Sinata.id – Warga Indonesia diterpa terik matahari yang menyengat. Dari Jakarta hingga Bali, suhu udara memecahkan rekor, membuat aktivitas sehari-hari terganggu dan memicu peringatan dari BMKG.
Deputi BMKG, Guswanto, mengungkapkan, panas ekstrem ini disebabkan pergeseran posisi matahari ke selatan, ditambah minimnya tutupan awan yang membuat sinar matahari langsung menghantam permukaan bumi.
BMKG memperingatkan, kondisi panas ini diperkirakan masih akan berlanjut hingga akhir Oktober, disertai potensi hujan lokal yang tiba-tiba muncul dan risiko paparan sinar ultraviolet ekstrem bagi kesehatan masyarakat.
Warga di hampir seluruh wilayah Indonesia, merasakan panas ekstrem yang begitu menyengat, memicu peringatan dari Badan Meteorologi, Klimatologi, dan Geofisika (BMKG).
Baca Juga: Syarat dan Cara Daftar SDUWHV Australia 2025, Akses Resmi Sudah Dibuka Online
Deputi Bidang Meteorologi BMKG, Guswanto, menjelaskan, fenomena panas yang melanda Indonesia ini berkaitan erat dengan pergeseran posisi matahari ke arah selatan. Pergeseran ini membuat tutupan awan berkurang, sehingga sinar matahari menembus permukaan bumi tanpa hambatan.
“Saat ini, posisi matahari sudah bergeser ke selatan wilayah Indonesia, sehingga pertumbuhan awan hujan di wilayah selatan jarang terjadi. Inilah yang membuat cuaca terasa sangat panas,” ujar Guswanto, dikutip Rabu (13/10/2025).
Dampak Panas Ekstrem di Berbagai Wilayah
Fenomena panas tidak hanya terasa di Pulau Jawa. Di DKI Jakarta, suhu mencapai 35°C, sementara Surabaya dan Sidoarjo, Jawa Timur, mencatat angka hingga 36°C.
Kota-kota lain di Jawa Tengah seperti Semarang, Grobogan, dan Sragen melaporkan suhu 34–35°C. Bali dan Nusa Tenggara juga terdampak dengan suhu maksimum mencapai 35°C.
Di Kalimantan Tengah, Kabupaten Kotawaringin Timur (Kotim) merasakan kondisi serupa.
Prakirawan Cuaca Stasiun Meteorologi H. Asan Sampit, Lyla Affifah, mengatakan, suhu udara mencapai 33–35°C. Panas terasa lebih menyengat karena kelembapan rendah dan angin kering yang menyapu permukaan.

#### TUGAS DIKERJAKAN:
Salin tanpa perubahan bagian teks tentang panas ekstrem di atas, mulai dari kata-kata yang memuat "Dampak Panas Ekstrem" sampai dengan "angka hingga 36°C.". Item-item ini diambil dari sumber yang berbeda.

#### DAFTAR ITEM:

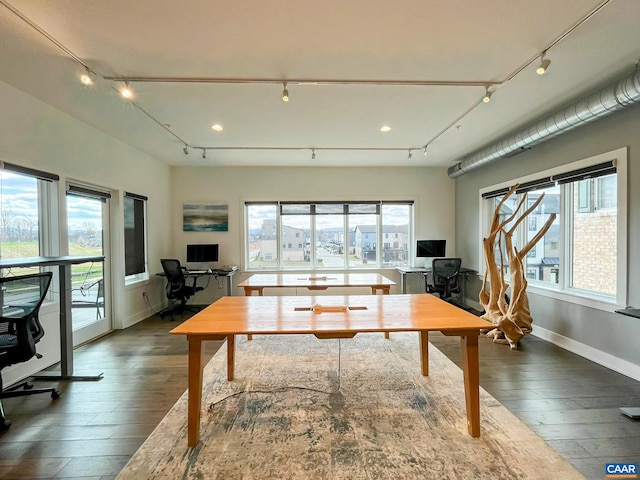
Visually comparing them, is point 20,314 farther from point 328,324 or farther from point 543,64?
point 543,64

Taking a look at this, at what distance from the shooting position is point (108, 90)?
2803mm

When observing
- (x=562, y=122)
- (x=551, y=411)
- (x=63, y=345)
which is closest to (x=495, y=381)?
(x=551, y=411)

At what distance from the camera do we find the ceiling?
6.02 feet

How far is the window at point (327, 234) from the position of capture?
236 inches

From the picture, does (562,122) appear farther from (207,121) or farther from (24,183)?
(24,183)

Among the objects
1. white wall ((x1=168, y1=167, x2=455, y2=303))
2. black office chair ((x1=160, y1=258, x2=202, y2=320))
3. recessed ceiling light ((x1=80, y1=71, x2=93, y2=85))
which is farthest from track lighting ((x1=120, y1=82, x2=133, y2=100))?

#### HASIL TUGAS:
Dampak Panas Ekstrem di Berbagai Wilayah
Fenomena panas tidak hanya terasa di Pulau Jawa. Di DKI Jakarta, suhu mencapai 35°C, sementara Surabaya dan Sidoarjo, Jawa Timur, mencatat angka hingga 36°C.